■ Passage provided ■
The Trouble With Food Dogma

More and more, it seems like the food controversies I read and write about come down to dogma. What do I mean by that? When it comes to food, people—or at least the people who are vocal in the media—seem to like to get attached to an ideology. They become so convinced of its righteousness that any information that opposes it has to be wrong, in their minds. I’m certainly no exception to this phenomenon. I’ve pled guilty before to confirmation bias (tending to consume media and information that confirms what I already believe) and I stand by that. I think it’s easy for people to see things as black and white; people are uncomfortable with gray areas, especially when it comes to issues as critical as public health and environmental conservation.

It has often been the case throughout history that radical thinkers lead the way to broad-scale paradigm shifts, people who stand by their beliefs no matter what. One problem with dogmatic thinking, particularly when it comes to food, health, sustainability, and inequality, is that science doesn’t care about dogma. Science is skeptical. Science is disagreement. It’s about looking at all of the evidence available and coming to a consensus, but not necessarily a permanent one. It’s kind of a silly example, but there was a time when the brightest minds in the world believed that the earth was flat—that was their conclusion based on the best evidence available at the time. Fortunately, enough evidence accumulated that contradicted the flat-earth theory that the scientific consensus changed. Getting attached to an ideology has the potential to inhibit scientific progress because it closes your mind to new evidence that might contradict your ideology. That being said, it is never the case that one study or a handful of studies should be able to overturn a theory based on evidence from hundreds of studies. Unfortunately, the media often flips that assertion right on its head, especially when it comes to nutrition science (for more on science in the media, definitely watch this video from John Oliver’s Last Week Tonight).

I thought I would talk about a few of the clashing ideologies I often confront in my day-to-day business, and why it’s bad that we get so polarized about our food.

■ Dataset extract ■
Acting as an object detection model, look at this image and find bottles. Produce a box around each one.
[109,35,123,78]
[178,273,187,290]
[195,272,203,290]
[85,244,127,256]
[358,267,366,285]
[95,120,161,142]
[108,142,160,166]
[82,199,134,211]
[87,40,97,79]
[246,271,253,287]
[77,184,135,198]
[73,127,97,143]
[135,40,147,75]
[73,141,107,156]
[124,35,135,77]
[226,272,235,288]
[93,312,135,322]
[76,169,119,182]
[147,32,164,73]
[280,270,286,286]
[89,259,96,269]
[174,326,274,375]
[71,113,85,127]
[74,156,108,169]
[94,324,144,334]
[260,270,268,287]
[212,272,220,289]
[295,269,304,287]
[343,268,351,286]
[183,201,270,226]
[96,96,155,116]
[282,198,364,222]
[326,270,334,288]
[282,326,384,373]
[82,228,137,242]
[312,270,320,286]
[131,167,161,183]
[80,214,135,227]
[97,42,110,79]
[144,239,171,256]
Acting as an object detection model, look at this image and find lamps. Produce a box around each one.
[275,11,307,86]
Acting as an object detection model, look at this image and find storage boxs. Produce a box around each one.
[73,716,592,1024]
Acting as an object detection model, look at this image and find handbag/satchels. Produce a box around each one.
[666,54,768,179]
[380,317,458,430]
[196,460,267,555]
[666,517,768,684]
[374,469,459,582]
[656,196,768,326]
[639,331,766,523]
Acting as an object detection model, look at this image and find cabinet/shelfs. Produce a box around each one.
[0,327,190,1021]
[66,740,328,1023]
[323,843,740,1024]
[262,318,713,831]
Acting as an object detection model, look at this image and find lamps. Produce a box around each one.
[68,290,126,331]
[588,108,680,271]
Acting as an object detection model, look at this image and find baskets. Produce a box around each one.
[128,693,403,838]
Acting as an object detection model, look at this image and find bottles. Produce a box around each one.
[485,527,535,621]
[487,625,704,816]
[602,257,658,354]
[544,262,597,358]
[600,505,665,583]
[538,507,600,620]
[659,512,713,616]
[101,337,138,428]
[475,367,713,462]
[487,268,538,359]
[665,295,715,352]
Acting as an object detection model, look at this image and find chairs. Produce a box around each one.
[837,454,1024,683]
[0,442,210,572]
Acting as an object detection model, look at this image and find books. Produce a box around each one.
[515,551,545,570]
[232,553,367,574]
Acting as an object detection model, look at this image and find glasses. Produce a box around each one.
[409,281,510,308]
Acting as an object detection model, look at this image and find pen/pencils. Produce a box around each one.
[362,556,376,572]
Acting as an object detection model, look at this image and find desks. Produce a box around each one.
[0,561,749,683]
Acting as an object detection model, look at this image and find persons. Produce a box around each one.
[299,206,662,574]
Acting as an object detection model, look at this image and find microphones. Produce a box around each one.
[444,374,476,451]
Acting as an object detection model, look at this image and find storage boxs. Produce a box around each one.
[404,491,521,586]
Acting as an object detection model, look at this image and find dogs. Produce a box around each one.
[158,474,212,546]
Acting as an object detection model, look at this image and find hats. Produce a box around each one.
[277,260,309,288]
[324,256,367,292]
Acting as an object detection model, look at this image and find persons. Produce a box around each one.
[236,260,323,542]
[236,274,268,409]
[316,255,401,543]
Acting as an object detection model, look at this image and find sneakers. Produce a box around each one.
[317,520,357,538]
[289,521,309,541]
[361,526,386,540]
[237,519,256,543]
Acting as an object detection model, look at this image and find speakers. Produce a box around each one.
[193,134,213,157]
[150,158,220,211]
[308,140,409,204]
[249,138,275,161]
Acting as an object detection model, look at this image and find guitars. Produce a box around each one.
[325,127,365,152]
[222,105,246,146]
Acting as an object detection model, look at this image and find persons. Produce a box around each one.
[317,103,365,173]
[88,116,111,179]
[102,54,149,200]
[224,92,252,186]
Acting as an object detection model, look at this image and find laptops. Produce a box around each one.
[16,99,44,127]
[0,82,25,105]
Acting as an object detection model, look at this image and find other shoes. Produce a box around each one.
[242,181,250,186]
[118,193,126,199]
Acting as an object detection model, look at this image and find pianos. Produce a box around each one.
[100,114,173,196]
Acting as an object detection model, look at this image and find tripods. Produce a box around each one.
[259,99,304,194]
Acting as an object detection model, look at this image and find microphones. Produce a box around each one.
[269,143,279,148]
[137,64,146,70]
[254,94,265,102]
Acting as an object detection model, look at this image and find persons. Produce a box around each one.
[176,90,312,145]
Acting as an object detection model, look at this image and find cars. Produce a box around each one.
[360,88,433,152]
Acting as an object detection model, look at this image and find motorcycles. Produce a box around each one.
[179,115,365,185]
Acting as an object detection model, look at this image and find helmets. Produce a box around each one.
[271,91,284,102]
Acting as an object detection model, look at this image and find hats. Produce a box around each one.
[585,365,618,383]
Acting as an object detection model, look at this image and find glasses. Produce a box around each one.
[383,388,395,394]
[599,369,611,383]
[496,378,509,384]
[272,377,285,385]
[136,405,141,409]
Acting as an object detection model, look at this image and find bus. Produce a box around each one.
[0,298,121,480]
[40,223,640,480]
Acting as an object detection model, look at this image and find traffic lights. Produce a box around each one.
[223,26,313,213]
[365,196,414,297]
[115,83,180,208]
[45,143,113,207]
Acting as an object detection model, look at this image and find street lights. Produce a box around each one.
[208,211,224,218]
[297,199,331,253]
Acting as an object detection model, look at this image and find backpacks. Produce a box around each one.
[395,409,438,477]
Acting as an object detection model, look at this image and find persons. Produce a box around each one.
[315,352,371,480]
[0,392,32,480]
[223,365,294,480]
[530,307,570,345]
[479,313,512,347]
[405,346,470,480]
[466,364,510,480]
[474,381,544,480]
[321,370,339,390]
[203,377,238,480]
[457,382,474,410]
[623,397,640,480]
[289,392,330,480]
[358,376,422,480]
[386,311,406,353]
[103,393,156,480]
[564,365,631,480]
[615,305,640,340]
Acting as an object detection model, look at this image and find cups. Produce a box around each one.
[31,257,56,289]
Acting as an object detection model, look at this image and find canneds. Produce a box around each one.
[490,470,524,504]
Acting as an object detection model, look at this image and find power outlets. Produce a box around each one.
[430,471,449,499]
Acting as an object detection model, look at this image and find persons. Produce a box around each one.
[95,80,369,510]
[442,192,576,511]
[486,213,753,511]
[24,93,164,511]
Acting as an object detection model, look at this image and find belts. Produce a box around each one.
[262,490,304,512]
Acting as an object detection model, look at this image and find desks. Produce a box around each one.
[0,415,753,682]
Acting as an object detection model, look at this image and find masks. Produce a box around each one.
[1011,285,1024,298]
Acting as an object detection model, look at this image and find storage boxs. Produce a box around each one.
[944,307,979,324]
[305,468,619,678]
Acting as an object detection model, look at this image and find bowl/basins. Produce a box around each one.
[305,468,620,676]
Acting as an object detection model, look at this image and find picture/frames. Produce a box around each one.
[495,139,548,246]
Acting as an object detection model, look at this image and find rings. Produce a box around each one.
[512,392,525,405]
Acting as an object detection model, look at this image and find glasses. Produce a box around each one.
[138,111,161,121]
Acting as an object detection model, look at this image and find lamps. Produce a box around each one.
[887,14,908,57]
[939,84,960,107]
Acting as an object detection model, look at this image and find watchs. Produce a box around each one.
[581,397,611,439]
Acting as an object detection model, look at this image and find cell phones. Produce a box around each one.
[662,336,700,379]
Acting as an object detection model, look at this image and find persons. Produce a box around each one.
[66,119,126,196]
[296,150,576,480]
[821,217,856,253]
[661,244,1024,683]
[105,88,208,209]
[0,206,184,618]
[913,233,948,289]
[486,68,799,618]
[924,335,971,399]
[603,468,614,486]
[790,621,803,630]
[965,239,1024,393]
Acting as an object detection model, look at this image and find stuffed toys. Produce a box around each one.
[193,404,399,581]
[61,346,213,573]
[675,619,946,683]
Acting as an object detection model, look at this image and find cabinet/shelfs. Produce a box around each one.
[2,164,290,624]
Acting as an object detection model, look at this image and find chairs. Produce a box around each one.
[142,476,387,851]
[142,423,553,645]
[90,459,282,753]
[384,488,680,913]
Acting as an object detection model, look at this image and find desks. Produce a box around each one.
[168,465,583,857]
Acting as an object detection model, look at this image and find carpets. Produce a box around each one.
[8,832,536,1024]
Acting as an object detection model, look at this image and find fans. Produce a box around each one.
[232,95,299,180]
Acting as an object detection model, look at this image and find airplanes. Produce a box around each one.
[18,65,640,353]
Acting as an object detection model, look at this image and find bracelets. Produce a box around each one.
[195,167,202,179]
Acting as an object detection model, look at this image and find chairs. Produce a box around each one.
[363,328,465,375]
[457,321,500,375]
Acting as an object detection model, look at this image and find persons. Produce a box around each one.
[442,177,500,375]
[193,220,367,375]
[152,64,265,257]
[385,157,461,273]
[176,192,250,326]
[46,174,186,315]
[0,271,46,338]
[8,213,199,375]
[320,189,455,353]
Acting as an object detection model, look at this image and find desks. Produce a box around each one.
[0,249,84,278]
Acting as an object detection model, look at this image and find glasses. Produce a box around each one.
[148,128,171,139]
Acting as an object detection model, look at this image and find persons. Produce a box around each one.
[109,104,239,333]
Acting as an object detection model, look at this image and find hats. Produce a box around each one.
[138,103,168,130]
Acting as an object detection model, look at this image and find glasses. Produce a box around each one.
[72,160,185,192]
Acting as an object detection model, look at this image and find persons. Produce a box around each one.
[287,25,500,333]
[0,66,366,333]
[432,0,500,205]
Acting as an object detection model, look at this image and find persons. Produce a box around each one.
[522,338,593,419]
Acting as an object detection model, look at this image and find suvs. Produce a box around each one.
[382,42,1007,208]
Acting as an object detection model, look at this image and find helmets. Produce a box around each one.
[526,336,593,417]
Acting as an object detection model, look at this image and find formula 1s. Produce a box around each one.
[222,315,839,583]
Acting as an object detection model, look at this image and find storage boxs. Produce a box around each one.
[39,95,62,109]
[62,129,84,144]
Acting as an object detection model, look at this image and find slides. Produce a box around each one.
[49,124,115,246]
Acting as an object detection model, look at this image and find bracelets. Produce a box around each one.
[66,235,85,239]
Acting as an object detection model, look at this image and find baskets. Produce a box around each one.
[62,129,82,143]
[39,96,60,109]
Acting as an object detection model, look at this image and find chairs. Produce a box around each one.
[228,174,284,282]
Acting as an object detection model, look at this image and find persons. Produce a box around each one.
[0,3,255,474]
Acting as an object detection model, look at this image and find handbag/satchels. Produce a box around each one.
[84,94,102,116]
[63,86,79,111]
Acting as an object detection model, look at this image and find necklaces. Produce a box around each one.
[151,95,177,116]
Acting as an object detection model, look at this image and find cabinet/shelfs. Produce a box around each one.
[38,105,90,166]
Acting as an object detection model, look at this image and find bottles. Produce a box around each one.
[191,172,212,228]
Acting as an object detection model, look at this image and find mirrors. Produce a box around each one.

■ Objective ■
Quote the food dogma article between "The Trouble With" and "and environmental conservation.", inclusive. Rely only on the food dogma article for what comes next.

■ Finished task ■
The Trouble With Food Dogma

More and more, it seems like the food controversies I read and write about come down to dogma. What do I mean by that? When it comes to food, people—or at least the people who are vocal in the media—seem to like to get attached to an ideology. They become so convinced of its righteousness that any information that opposes it has to be wrong, in their minds. I’m certainly no exception to this phenomenon. I’ve pled guilty before to confirmation bias (tending to consume media and information that confirms what I already believe) and I stand by that. I think it’s easy for people to see things as black and white; people are uncomfortable with gray areas, especially when it comes to issues as critical as public health and environmental conservation.